Education research remains key to designing effective edtech.
It’s widely understood that edtech needs to be evidence-based, but new tools are being developed faster than traditional peer-reviewed research. Researchers, technologists, and funders ideated on how to ensure the latest insights are informing the latest solutions.
Some ideas that emerged:
- Increase funding, decrease the cost, and build infrastructure for edtech research and development, so that it can better keep up with the pace of technological developments while remaining rigorous;
- Understand the incentive structures of private edtech companies to show how it is advantageous to use research, starting in small ways;
- Understand the science behind the process of learning and cognitive development, and use it to inform the crafting of edtech tools;
- Build partnerships involving teachers and schools directly in the development of tools that will work for them.
Technology can expand how and when learning happens, and what is taught.
In a closing fireside chat, Stanford University President Jon Levin, ’94, and YouTube CEO Neal Mohan, ’96, MBA ’05, reflected on how technology has expanded learning beyond formal, K-16 classroom settings. YouTube has evolved from an entertainment platform to one that contains a vast amount of open-access educational content, demonstrating how learning has become lifelong and broadly accessible across the globe. In response to these trends, YouTube has built features like “YouTube Courses,” which allow educators to organize their teaching material on the platform, and “Player for Education,” which enables teachers to show ad-free videos in the classroom as a teaching aid.

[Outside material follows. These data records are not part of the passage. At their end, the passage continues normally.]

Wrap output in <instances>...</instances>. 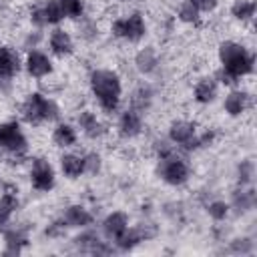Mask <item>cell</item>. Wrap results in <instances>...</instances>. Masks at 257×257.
<instances>
[{
    "instance_id": "6da1fadb",
    "label": "cell",
    "mask_w": 257,
    "mask_h": 257,
    "mask_svg": "<svg viewBox=\"0 0 257 257\" xmlns=\"http://www.w3.org/2000/svg\"><path fill=\"white\" fill-rule=\"evenodd\" d=\"M88 86L98 108L106 114L118 110L122 100V80L118 72L110 68H94L88 76Z\"/></svg>"
},
{
    "instance_id": "7a4b0ae2",
    "label": "cell",
    "mask_w": 257,
    "mask_h": 257,
    "mask_svg": "<svg viewBox=\"0 0 257 257\" xmlns=\"http://www.w3.org/2000/svg\"><path fill=\"white\" fill-rule=\"evenodd\" d=\"M217 56H219L221 70L225 74H229L235 82H239L241 78L249 76L253 72V68H255L253 52L245 44H241L237 40H223L219 44Z\"/></svg>"
},
{
    "instance_id": "3957f363",
    "label": "cell",
    "mask_w": 257,
    "mask_h": 257,
    "mask_svg": "<svg viewBox=\"0 0 257 257\" xmlns=\"http://www.w3.org/2000/svg\"><path fill=\"white\" fill-rule=\"evenodd\" d=\"M20 116L24 122H28L30 126H40L46 122H54L60 116V106L56 104V100H52L50 96L34 90L30 92L24 102L20 104Z\"/></svg>"
},
{
    "instance_id": "277c9868",
    "label": "cell",
    "mask_w": 257,
    "mask_h": 257,
    "mask_svg": "<svg viewBox=\"0 0 257 257\" xmlns=\"http://www.w3.org/2000/svg\"><path fill=\"white\" fill-rule=\"evenodd\" d=\"M157 177L169 187H183L191 177V167L185 157L171 153L163 159H157Z\"/></svg>"
},
{
    "instance_id": "5b68a950",
    "label": "cell",
    "mask_w": 257,
    "mask_h": 257,
    "mask_svg": "<svg viewBox=\"0 0 257 257\" xmlns=\"http://www.w3.org/2000/svg\"><path fill=\"white\" fill-rule=\"evenodd\" d=\"M30 149L28 137L24 135L22 126L18 120H2L0 122V151L14 159L26 157Z\"/></svg>"
},
{
    "instance_id": "8992f818",
    "label": "cell",
    "mask_w": 257,
    "mask_h": 257,
    "mask_svg": "<svg viewBox=\"0 0 257 257\" xmlns=\"http://www.w3.org/2000/svg\"><path fill=\"white\" fill-rule=\"evenodd\" d=\"M110 34L114 38L126 40V42H141L147 34V22L145 16L135 10L126 16H118L110 22Z\"/></svg>"
},
{
    "instance_id": "52a82bcc",
    "label": "cell",
    "mask_w": 257,
    "mask_h": 257,
    "mask_svg": "<svg viewBox=\"0 0 257 257\" xmlns=\"http://www.w3.org/2000/svg\"><path fill=\"white\" fill-rule=\"evenodd\" d=\"M30 185L38 193H50L56 185V171L52 163L44 157H34L30 163Z\"/></svg>"
},
{
    "instance_id": "ba28073f",
    "label": "cell",
    "mask_w": 257,
    "mask_h": 257,
    "mask_svg": "<svg viewBox=\"0 0 257 257\" xmlns=\"http://www.w3.org/2000/svg\"><path fill=\"white\" fill-rule=\"evenodd\" d=\"M22 68L24 64H22L20 52L14 46L0 44V86H6L8 90L12 78H16Z\"/></svg>"
},
{
    "instance_id": "9c48e42d",
    "label": "cell",
    "mask_w": 257,
    "mask_h": 257,
    "mask_svg": "<svg viewBox=\"0 0 257 257\" xmlns=\"http://www.w3.org/2000/svg\"><path fill=\"white\" fill-rule=\"evenodd\" d=\"M22 64H24V70L30 78H44V76L52 74V70H54L52 58L46 52L38 50V48L26 50V56H24Z\"/></svg>"
},
{
    "instance_id": "30bf717a",
    "label": "cell",
    "mask_w": 257,
    "mask_h": 257,
    "mask_svg": "<svg viewBox=\"0 0 257 257\" xmlns=\"http://www.w3.org/2000/svg\"><path fill=\"white\" fill-rule=\"evenodd\" d=\"M197 133H199V131H197V124H195L193 120L177 118V120H173V122L169 124L167 139H169L173 145H177V147L185 149V147L195 139V135H197Z\"/></svg>"
},
{
    "instance_id": "8fae6325",
    "label": "cell",
    "mask_w": 257,
    "mask_h": 257,
    "mask_svg": "<svg viewBox=\"0 0 257 257\" xmlns=\"http://www.w3.org/2000/svg\"><path fill=\"white\" fill-rule=\"evenodd\" d=\"M126 229H128V215L124 211H112L100 223V233L108 241H116Z\"/></svg>"
},
{
    "instance_id": "7c38bea8",
    "label": "cell",
    "mask_w": 257,
    "mask_h": 257,
    "mask_svg": "<svg viewBox=\"0 0 257 257\" xmlns=\"http://www.w3.org/2000/svg\"><path fill=\"white\" fill-rule=\"evenodd\" d=\"M116 131L122 139H135L143 133V114L135 108H126L118 114Z\"/></svg>"
},
{
    "instance_id": "4fadbf2b",
    "label": "cell",
    "mask_w": 257,
    "mask_h": 257,
    "mask_svg": "<svg viewBox=\"0 0 257 257\" xmlns=\"http://www.w3.org/2000/svg\"><path fill=\"white\" fill-rule=\"evenodd\" d=\"M60 219L64 221L66 227H72V229H86V227H90V225L94 223L92 213H90L84 205H80V203L68 205V207L62 211V217H60Z\"/></svg>"
},
{
    "instance_id": "5bb4252c",
    "label": "cell",
    "mask_w": 257,
    "mask_h": 257,
    "mask_svg": "<svg viewBox=\"0 0 257 257\" xmlns=\"http://www.w3.org/2000/svg\"><path fill=\"white\" fill-rule=\"evenodd\" d=\"M48 48L54 56L64 58V56H70L74 52V40H72L68 30L54 26V30L48 34Z\"/></svg>"
},
{
    "instance_id": "9a60e30c",
    "label": "cell",
    "mask_w": 257,
    "mask_h": 257,
    "mask_svg": "<svg viewBox=\"0 0 257 257\" xmlns=\"http://www.w3.org/2000/svg\"><path fill=\"white\" fill-rule=\"evenodd\" d=\"M249 104H251V94H249L247 90H243V88H231V90L225 94L223 110H225L229 116L237 118V116H241V114L249 108Z\"/></svg>"
},
{
    "instance_id": "2e32d148",
    "label": "cell",
    "mask_w": 257,
    "mask_h": 257,
    "mask_svg": "<svg viewBox=\"0 0 257 257\" xmlns=\"http://www.w3.org/2000/svg\"><path fill=\"white\" fill-rule=\"evenodd\" d=\"M155 235V231H147V225H139V227H128L116 241H112L116 245L118 251H133L137 245H141L143 241L151 239Z\"/></svg>"
},
{
    "instance_id": "e0dca14e",
    "label": "cell",
    "mask_w": 257,
    "mask_h": 257,
    "mask_svg": "<svg viewBox=\"0 0 257 257\" xmlns=\"http://www.w3.org/2000/svg\"><path fill=\"white\" fill-rule=\"evenodd\" d=\"M76 124H78V128H80V133H82L86 139H92V141L100 139V137L106 133L104 122H102V120L96 116V112H92V110H82V112L76 116Z\"/></svg>"
},
{
    "instance_id": "ac0fdd59",
    "label": "cell",
    "mask_w": 257,
    "mask_h": 257,
    "mask_svg": "<svg viewBox=\"0 0 257 257\" xmlns=\"http://www.w3.org/2000/svg\"><path fill=\"white\" fill-rule=\"evenodd\" d=\"M217 94H219V82L215 80V76H203L193 86V100L197 104H211L215 102Z\"/></svg>"
},
{
    "instance_id": "d6986e66",
    "label": "cell",
    "mask_w": 257,
    "mask_h": 257,
    "mask_svg": "<svg viewBox=\"0 0 257 257\" xmlns=\"http://www.w3.org/2000/svg\"><path fill=\"white\" fill-rule=\"evenodd\" d=\"M159 64H161V58H159V54H157V50L153 46H145L135 54V68L143 76L153 74L159 68Z\"/></svg>"
},
{
    "instance_id": "ffe728a7",
    "label": "cell",
    "mask_w": 257,
    "mask_h": 257,
    "mask_svg": "<svg viewBox=\"0 0 257 257\" xmlns=\"http://www.w3.org/2000/svg\"><path fill=\"white\" fill-rule=\"evenodd\" d=\"M4 253L6 255H18L28 245V233L22 227H10L4 229Z\"/></svg>"
},
{
    "instance_id": "44dd1931",
    "label": "cell",
    "mask_w": 257,
    "mask_h": 257,
    "mask_svg": "<svg viewBox=\"0 0 257 257\" xmlns=\"http://www.w3.org/2000/svg\"><path fill=\"white\" fill-rule=\"evenodd\" d=\"M52 145L58 149H70L76 145L78 141V133L70 122H56V126L52 128Z\"/></svg>"
},
{
    "instance_id": "7402d4cb",
    "label": "cell",
    "mask_w": 257,
    "mask_h": 257,
    "mask_svg": "<svg viewBox=\"0 0 257 257\" xmlns=\"http://www.w3.org/2000/svg\"><path fill=\"white\" fill-rule=\"evenodd\" d=\"M58 165H60V173L66 179H70V181H74V179H78V177L84 175V161L76 153H64V155H60Z\"/></svg>"
},
{
    "instance_id": "603a6c76",
    "label": "cell",
    "mask_w": 257,
    "mask_h": 257,
    "mask_svg": "<svg viewBox=\"0 0 257 257\" xmlns=\"http://www.w3.org/2000/svg\"><path fill=\"white\" fill-rule=\"evenodd\" d=\"M237 213H247L255 207V191L249 187H237L231 195V205Z\"/></svg>"
},
{
    "instance_id": "cb8c5ba5",
    "label": "cell",
    "mask_w": 257,
    "mask_h": 257,
    "mask_svg": "<svg viewBox=\"0 0 257 257\" xmlns=\"http://www.w3.org/2000/svg\"><path fill=\"white\" fill-rule=\"evenodd\" d=\"M16 209H18V195L14 191H6L0 197V229H4L10 223Z\"/></svg>"
},
{
    "instance_id": "d4e9b609",
    "label": "cell",
    "mask_w": 257,
    "mask_h": 257,
    "mask_svg": "<svg viewBox=\"0 0 257 257\" xmlns=\"http://www.w3.org/2000/svg\"><path fill=\"white\" fill-rule=\"evenodd\" d=\"M255 10H257L255 0H235L231 4V16L237 22H253Z\"/></svg>"
},
{
    "instance_id": "484cf974",
    "label": "cell",
    "mask_w": 257,
    "mask_h": 257,
    "mask_svg": "<svg viewBox=\"0 0 257 257\" xmlns=\"http://www.w3.org/2000/svg\"><path fill=\"white\" fill-rule=\"evenodd\" d=\"M151 102H153V90H151V86H147V84H141V86L133 92V96H131V108L139 110L141 114L151 106Z\"/></svg>"
},
{
    "instance_id": "4316f807",
    "label": "cell",
    "mask_w": 257,
    "mask_h": 257,
    "mask_svg": "<svg viewBox=\"0 0 257 257\" xmlns=\"http://www.w3.org/2000/svg\"><path fill=\"white\" fill-rule=\"evenodd\" d=\"M40 6H42V12H44L46 26H58L64 20V14H62V8H60L58 0H44V2H40Z\"/></svg>"
},
{
    "instance_id": "83f0119b",
    "label": "cell",
    "mask_w": 257,
    "mask_h": 257,
    "mask_svg": "<svg viewBox=\"0 0 257 257\" xmlns=\"http://www.w3.org/2000/svg\"><path fill=\"white\" fill-rule=\"evenodd\" d=\"M235 177H237V185L239 187H249L253 183V177H255V163L251 159L239 161L237 169H235Z\"/></svg>"
},
{
    "instance_id": "f1b7e54d",
    "label": "cell",
    "mask_w": 257,
    "mask_h": 257,
    "mask_svg": "<svg viewBox=\"0 0 257 257\" xmlns=\"http://www.w3.org/2000/svg\"><path fill=\"white\" fill-rule=\"evenodd\" d=\"M177 18L183 24H199L201 22V12L191 0H183L177 8Z\"/></svg>"
},
{
    "instance_id": "f546056e",
    "label": "cell",
    "mask_w": 257,
    "mask_h": 257,
    "mask_svg": "<svg viewBox=\"0 0 257 257\" xmlns=\"http://www.w3.org/2000/svg\"><path fill=\"white\" fill-rule=\"evenodd\" d=\"M98 239H100V235H98V233H94V231L86 229V231L78 233V235L72 239V245H74L80 253H92V249H94V245L98 243Z\"/></svg>"
},
{
    "instance_id": "4dcf8cb0",
    "label": "cell",
    "mask_w": 257,
    "mask_h": 257,
    "mask_svg": "<svg viewBox=\"0 0 257 257\" xmlns=\"http://www.w3.org/2000/svg\"><path fill=\"white\" fill-rule=\"evenodd\" d=\"M98 32H100V28L92 18H84V16L80 18V22H78V38H82L84 42H94L98 38Z\"/></svg>"
},
{
    "instance_id": "1f68e13d",
    "label": "cell",
    "mask_w": 257,
    "mask_h": 257,
    "mask_svg": "<svg viewBox=\"0 0 257 257\" xmlns=\"http://www.w3.org/2000/svg\"><path fill=\"white\" fill-rule=\"evenodd\" d=\"M64 18L80 20L84 16V0H58Z\"/></svg>"
},
{
    "instance_id": "d6a6232c",
    "label": "cell",
    "mask_w": 257,
    "mask_h": 257,
    "mask_svg": "<svg viewBox=\"0 0 257 257\" xmlns=\"http://www.w3.org/2000/svg\"><path fill=\"white\" fill-rule=\"evenodd\" d=\"M229 203H225V201H221V199H215V201H211L209 205H207V215L213 219V221H217V223H221V221H225L227 217H229Z\"/></svg>"
},
{
    "instance_id": "836d02e7",
    "label": "cell",
    "mask_w": 257,
    "mask_h": 257,
    "mask_svg": "<svg viewBox=\"0 0 257 257\" xmlns=\"http://www.w3.org/2000/svg\"><path fill=\"white\" fill-rule=\"evenodd\" d=\"M82 161H84V173L86 175L96 177L100 173V169H102V157H100V153L88 151L86 155H82Z\"/></svg>"
},
{
    "instance_id": "e575fe53",
    "label": "cell",
    "mask_w": 257,
    "mask_h": 257,
    "mask_svg": "<svg viewBox=\"0 0 257 257\" xmlns=\"http://www.w3.org/2000/svg\"><path fill=\"white\" fill-rule=\"evenodd\" d=\"M253 247H255V243L251 237H235L229 243V251L235 255H249V253H253Z\"/></svg>"
},
{
    "instance_id": "d590c367",
    "label": "cell",
    "mask_w": 257,
    "mask_h": 257,
    "mask_svg": "<svg viewBox=\"0 0 257 257\" xmlns=\"http://www.w3.org/2000/svg\"><path fill=\"white\" fill-rule=\"evenodd\" d=\"M153 151H155L157 159H163V157L175 153V145H173L169 139H157V141L153 143Z\"/></svg>"
},
{
    "instance_id": "8d00e7d4",
    "label": "cell",
    "mask_w": 257,
    "mask_h": 257,
    "mask_svg": "<svg viewBox=\"0 0 257 257\" xmlns=\"http://www.w3.org/2000/svg\"><path fill=\"white\" fill-rule=\"evenodd\" d=\"M28 20H30V24H32L34 28H38V30L46 26L44 12H42V6H40V4H34V6L30 8V12H28Z\"/></svg>"
},
{
    "instance_id": "74e56055",
    "label": "cell",
    "mask_w": 257,
    "mask_h": 257,
    "mask_svg": "<svg viewBox=\"0 0 257 257\" xmlns=\"http://www.w3.org/2000/svg\"><path fill=\"white\" fill-rule=\"evenodd\" d=\"M64 231H66V225H64V221L60 219V221L50 223V225L44 229V235H46V237H60V235H64Z\"/></svg>"
},
{
    "instance_id": "f35d334b",
    "label": "cell",
    "mask_w": 257,
    "mask_h": 257,
    "mask_svg": "<svg viewBox=\"0 0 257 257\" xmlns=\"http://www.w3.org/2000/svg\"><path fill=\"white\" fill-rule=\"evenodd\" d=\"M42 40V34H40V30L36 28V30H30L28 32V36L24 38V48L26 50H32V48H38V42Z\"/></svg>"
},
{
    "instance_id": "ab89813d",
    "label": "cell",
    "mask_w": 257,
    "mask_h": 257,
    "mask_svg": "<svg viewBox=\"0 0 257 257\" xmlns=\"http://www.w3.org/2000/svg\"><path fill=\"white\" fill-rule=\"evenodd\" d=\"M197 8H199V12L203 14V12H213L217 6H219V0H191Z\"/></svg>"
},
{
    "instance_id": "60d3db41",
    "label": "cell",
    "mask_w": 257,
    "mask_h": 257,
    "mask_svg": "<svg viewBox=\"0 0 257 257\" xmlns=\"http://www.w3.org/2000/svg\"><path fill=\"white\" fill-rule=\"evenodd\" d=\"M114 2H120V4H124V2H131V0H114Z\"/></svg>"
}]
</instances>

“One thing that’s so interesting about having a platform like YouTube, which is basically a way to … deconstruct education into the individual lessons and contents, is it sort of forces you to think about, what are the essential components of education?” said Levin.

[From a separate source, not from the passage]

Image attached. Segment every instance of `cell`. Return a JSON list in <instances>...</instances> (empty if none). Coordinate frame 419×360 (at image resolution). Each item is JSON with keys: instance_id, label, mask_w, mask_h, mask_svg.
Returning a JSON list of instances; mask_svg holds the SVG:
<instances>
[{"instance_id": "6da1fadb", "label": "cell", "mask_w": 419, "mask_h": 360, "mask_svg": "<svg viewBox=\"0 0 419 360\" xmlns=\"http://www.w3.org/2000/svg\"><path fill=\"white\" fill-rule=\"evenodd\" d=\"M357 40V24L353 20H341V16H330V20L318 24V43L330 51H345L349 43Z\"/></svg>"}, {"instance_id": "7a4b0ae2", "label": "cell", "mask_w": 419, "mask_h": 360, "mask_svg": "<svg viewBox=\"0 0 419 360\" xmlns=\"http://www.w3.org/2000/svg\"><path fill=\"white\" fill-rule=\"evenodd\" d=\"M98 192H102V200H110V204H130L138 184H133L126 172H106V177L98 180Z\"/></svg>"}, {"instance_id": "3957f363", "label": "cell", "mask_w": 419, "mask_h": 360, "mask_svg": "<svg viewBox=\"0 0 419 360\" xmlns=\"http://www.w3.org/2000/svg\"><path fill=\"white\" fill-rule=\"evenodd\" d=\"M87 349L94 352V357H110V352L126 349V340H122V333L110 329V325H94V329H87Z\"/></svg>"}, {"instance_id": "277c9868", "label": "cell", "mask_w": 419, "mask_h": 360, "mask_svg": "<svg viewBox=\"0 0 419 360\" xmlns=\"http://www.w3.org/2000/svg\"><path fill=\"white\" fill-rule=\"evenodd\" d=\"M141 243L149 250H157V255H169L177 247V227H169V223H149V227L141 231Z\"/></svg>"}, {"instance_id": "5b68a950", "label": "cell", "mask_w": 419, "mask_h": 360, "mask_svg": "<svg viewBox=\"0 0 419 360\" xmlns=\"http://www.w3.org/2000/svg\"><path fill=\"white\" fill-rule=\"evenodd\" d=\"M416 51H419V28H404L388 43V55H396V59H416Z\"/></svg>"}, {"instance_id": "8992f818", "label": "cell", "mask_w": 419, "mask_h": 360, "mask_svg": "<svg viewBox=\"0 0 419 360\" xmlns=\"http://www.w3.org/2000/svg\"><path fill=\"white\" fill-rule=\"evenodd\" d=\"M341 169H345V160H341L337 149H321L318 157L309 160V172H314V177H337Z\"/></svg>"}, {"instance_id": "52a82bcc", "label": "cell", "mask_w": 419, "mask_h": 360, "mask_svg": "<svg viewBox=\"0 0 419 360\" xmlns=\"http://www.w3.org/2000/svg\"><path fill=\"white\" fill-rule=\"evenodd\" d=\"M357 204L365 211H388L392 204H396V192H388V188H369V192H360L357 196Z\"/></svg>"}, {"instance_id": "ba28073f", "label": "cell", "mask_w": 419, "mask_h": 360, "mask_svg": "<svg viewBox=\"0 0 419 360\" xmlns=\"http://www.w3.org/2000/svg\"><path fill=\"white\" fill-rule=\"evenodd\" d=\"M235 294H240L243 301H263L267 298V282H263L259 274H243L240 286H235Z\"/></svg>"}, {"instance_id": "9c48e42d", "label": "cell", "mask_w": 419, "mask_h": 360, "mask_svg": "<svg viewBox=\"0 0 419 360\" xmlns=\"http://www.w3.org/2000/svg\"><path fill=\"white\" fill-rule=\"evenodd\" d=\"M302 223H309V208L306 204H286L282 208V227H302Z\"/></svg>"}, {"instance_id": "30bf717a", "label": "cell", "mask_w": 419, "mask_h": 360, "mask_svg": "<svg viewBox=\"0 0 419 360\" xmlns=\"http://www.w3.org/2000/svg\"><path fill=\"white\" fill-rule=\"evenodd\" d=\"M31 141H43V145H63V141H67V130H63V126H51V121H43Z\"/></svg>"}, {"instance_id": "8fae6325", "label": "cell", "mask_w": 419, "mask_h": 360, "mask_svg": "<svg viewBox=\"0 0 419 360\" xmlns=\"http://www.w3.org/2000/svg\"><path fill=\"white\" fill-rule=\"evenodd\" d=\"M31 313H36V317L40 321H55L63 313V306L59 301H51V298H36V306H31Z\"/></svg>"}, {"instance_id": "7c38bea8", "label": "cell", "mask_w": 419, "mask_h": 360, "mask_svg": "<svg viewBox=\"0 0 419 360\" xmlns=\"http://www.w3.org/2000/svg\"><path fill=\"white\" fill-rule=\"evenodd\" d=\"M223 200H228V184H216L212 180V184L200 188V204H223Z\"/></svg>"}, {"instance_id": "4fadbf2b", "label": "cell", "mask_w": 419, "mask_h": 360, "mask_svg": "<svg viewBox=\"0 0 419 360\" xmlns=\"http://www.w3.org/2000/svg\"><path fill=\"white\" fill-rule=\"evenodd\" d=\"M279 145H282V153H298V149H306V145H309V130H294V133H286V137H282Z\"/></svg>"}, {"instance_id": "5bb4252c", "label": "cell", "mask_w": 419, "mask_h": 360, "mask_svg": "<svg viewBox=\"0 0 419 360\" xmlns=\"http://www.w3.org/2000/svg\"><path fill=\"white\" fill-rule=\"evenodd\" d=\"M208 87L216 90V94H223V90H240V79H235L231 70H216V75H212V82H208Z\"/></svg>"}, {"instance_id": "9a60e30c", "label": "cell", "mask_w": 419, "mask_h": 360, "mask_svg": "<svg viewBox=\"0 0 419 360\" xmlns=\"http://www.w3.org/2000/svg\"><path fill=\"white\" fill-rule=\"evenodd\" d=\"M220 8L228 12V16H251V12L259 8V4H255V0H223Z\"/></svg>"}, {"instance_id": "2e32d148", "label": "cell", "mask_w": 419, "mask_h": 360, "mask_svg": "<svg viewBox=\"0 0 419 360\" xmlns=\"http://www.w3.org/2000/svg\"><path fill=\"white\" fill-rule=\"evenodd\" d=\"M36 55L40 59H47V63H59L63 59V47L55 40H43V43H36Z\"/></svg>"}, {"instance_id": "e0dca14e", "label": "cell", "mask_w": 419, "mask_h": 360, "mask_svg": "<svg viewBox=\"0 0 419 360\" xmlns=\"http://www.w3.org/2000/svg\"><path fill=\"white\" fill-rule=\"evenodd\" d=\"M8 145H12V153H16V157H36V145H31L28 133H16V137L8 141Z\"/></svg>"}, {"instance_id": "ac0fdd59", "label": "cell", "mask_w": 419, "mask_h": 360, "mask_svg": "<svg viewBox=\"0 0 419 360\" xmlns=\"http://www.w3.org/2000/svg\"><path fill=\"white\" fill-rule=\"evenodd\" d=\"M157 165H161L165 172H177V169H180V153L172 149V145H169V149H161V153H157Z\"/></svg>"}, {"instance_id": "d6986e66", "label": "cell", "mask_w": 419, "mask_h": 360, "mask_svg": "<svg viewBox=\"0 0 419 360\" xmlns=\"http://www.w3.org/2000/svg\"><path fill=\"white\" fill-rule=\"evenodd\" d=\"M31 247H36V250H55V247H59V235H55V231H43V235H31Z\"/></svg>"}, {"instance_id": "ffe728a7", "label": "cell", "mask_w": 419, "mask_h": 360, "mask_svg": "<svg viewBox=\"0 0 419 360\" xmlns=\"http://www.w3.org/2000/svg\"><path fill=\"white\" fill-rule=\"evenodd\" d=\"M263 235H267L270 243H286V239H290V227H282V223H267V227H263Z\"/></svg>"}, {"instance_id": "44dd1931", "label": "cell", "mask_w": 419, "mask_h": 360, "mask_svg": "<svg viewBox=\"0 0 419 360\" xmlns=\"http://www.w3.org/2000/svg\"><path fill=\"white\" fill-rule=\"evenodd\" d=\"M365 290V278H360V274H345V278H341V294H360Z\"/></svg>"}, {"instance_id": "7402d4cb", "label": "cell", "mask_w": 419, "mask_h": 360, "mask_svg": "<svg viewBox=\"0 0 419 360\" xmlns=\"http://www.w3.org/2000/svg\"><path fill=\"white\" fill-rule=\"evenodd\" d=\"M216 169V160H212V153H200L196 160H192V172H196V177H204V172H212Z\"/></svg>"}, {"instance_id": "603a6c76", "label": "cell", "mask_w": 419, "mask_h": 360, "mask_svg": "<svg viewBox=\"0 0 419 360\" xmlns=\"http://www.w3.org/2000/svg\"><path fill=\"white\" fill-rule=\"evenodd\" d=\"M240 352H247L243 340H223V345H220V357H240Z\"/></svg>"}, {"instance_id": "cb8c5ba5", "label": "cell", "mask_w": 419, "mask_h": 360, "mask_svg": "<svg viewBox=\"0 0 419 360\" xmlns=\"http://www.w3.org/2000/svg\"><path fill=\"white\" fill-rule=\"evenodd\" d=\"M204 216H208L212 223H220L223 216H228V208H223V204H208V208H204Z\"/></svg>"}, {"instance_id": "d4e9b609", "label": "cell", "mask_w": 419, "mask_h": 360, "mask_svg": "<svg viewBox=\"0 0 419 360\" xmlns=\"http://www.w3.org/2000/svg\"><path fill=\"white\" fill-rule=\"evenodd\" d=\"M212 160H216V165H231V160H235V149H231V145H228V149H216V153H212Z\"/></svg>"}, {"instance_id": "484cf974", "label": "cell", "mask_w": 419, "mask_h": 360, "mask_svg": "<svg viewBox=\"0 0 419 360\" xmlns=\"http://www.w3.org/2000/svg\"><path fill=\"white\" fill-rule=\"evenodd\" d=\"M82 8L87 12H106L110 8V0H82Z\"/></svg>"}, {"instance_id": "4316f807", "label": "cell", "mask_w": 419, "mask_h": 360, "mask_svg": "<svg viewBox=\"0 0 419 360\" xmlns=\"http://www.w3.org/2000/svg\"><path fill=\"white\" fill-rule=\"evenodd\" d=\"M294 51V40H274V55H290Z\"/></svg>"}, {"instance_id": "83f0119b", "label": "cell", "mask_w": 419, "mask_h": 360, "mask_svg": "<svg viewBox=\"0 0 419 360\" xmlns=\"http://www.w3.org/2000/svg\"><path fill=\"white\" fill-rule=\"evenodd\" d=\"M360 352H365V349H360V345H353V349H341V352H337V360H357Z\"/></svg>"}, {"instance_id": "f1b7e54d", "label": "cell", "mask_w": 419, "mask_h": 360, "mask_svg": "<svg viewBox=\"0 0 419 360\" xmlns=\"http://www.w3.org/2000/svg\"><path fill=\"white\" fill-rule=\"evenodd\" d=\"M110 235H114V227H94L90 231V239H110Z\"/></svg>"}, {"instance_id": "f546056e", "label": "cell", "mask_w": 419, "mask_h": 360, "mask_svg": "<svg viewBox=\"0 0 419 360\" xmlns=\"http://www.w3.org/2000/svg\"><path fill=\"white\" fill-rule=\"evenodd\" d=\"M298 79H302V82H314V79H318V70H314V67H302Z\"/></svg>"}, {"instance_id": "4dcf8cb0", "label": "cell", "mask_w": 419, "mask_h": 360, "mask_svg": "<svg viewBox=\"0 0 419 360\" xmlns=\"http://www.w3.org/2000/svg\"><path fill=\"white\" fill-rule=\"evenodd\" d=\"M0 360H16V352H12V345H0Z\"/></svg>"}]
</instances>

Both Levin and Nico Kornell-Quintero, a seventh grader who spoke in the opening session, identified the need to determine the most important skills learners need to develop, and figure out the best ways to help them get there.
“I think AI will change more what we learn rather than how we learn,” said Kornell-Quintero. “The importance of writing a five-paragraph essay, memorizing history facts, or keeping a science journal is lessening, because AI can do all of these things. Instead, we should focus more on how to think, how to critically reason and make decisions.”